Nikita Khruschev gave Crimea to Ukraine for free in 1954. That transfer was illegal under Soviet law and violated both the Constitution of the Soviet Union and the Constitution of the Russian Soviet Federative Socialist Republic. This is how Putin and Russia now are building back better.

They want to have Crimea and Ukraine back again because it has been a part of Russia. How legitimate is it that Crimea is given to Ukraine by a drunken Nikita Khruschev? It is also given to Ukraine that is also stolen during the Bolshevik revolution in 1917. The communists have done so damage to Russia, and Putin is trying to fix it. By diplomatic solutions or by war and bombs.

In a speech live on TV, on 24 February, Putin said; «The goal is to protect people who have been subjected to bullying and genocide by the Kyiv regime for eight years. And for this, we will strive for the demilitarisation and denazification of Ukraine, as well as bringing to justice those who committed numerous, bloody crimes against civilians, including citizens of the Russian Federation.»

Volodymyr Zelenskyy is the first Jewish President of Ukraine. He is a former actor and comedian. Another puppet on the scene with a lot of neo-Nazis hiding behind the scenes. A trick to make people blindsided.
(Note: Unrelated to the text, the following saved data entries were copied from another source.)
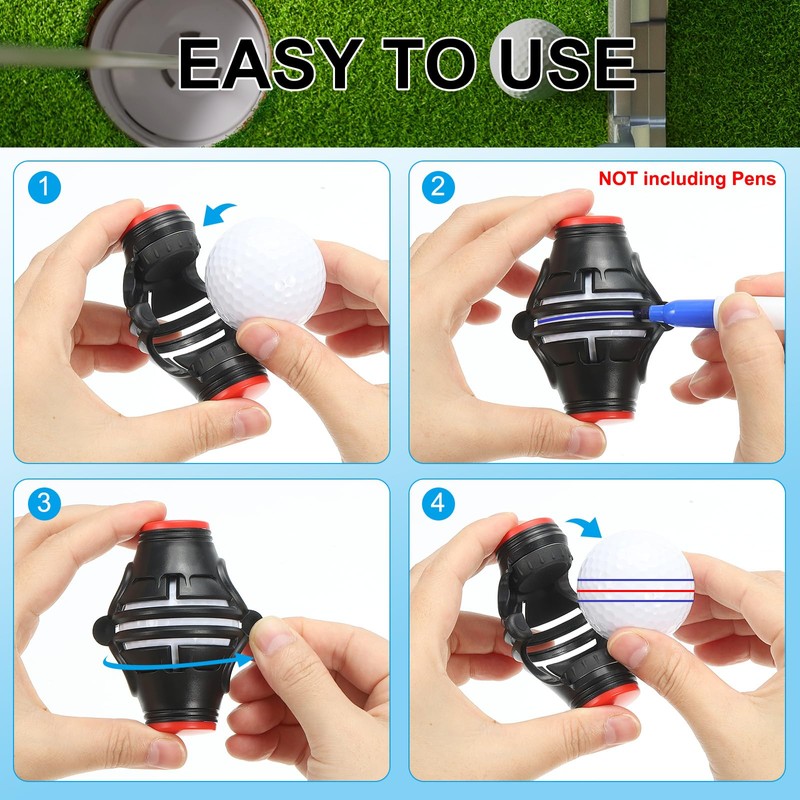 EASY TO USE

1

2

NOT including Pens

3

4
Zelenskyy is a populist. He has also positioned himself as an anti-establishment, and anti-corruption figure. He became a President in 2019, promised to end Ukraine`s protracted conflict with Russia as part of his presidential campaign, and attempted to engage in dialogue with Russian President Vladimir Putin.

The US government has alluded to intelligence indicating that the Kremlin is preparing lists of Ukrainians to be killed or put in camps. The alleged lists include journalists.

So, what Putin is talking about is what NATO and the West don`t want to talk about; Azov Battalion, which is a group of a neo-Nazi unit of the National Guard of Ukraine. Azov initially formed as a volunteer militia on 5 May 2014 during the Odessa clashes. On 12 November 2014, Azov was incorporated into the National Guard of Ukraine, and since then all members are contract soldiers serving in the National Guard of Ukraine.

According to The Daily Telegraph, the Azov Battalion`s extremist politics and professional English social media pages have attracted foreign fighters, including people from Brazil, Italy, the United Kingdom, France, the United States, Greece, Scandinavia, Spain, Slovakia, Czech Republic, and Russia.

About 50 Russian nationals are members of the Azov regiment. The group has used Facebook to recruit far-right individuals from other countries within Europe. In 2019, under Facebook`s Dangerous Individuals and Organizations policy, support for the group was not allowed, although this was temporarily relaxed during the 2022 Russian invasion of Ukraine.

Reports published by the Office of the United Nations High Commissioner for Human Rights (OHCHR) have connected the Azov Battalion to war crimes such as mass looting, unlawful detention, and torture.

An OHCHR report from March 2016 stated that the organization had «collected detailed information about the conduct of hostilities by Ukrainian armed forces and the Azov regiment in and around Shyrockyne from the summer of 2014 to date.

Mass looting of civilians’ homes was documented, as well as targeting of civilian areas between September 2014 and February 2015.

MSM doesn`t talk about this. What they talk about is people supporting Ukraine and that some people are moving to Ukraine to join the Nazi forces. We also see that many countries like Germany are supporting Ukraine with weapons.

This war is also a war against the European globalists.

The U.K is out of the EU with a Brexit slam dunk, and PM Boris Johnson is building back better. Biden is also building back better, but what happens if the U.S is pulling out as a leader from the West? If so, and Europe is building its own weapon arsenal, then this world will become even more dangerous, and Europe will be changed forever.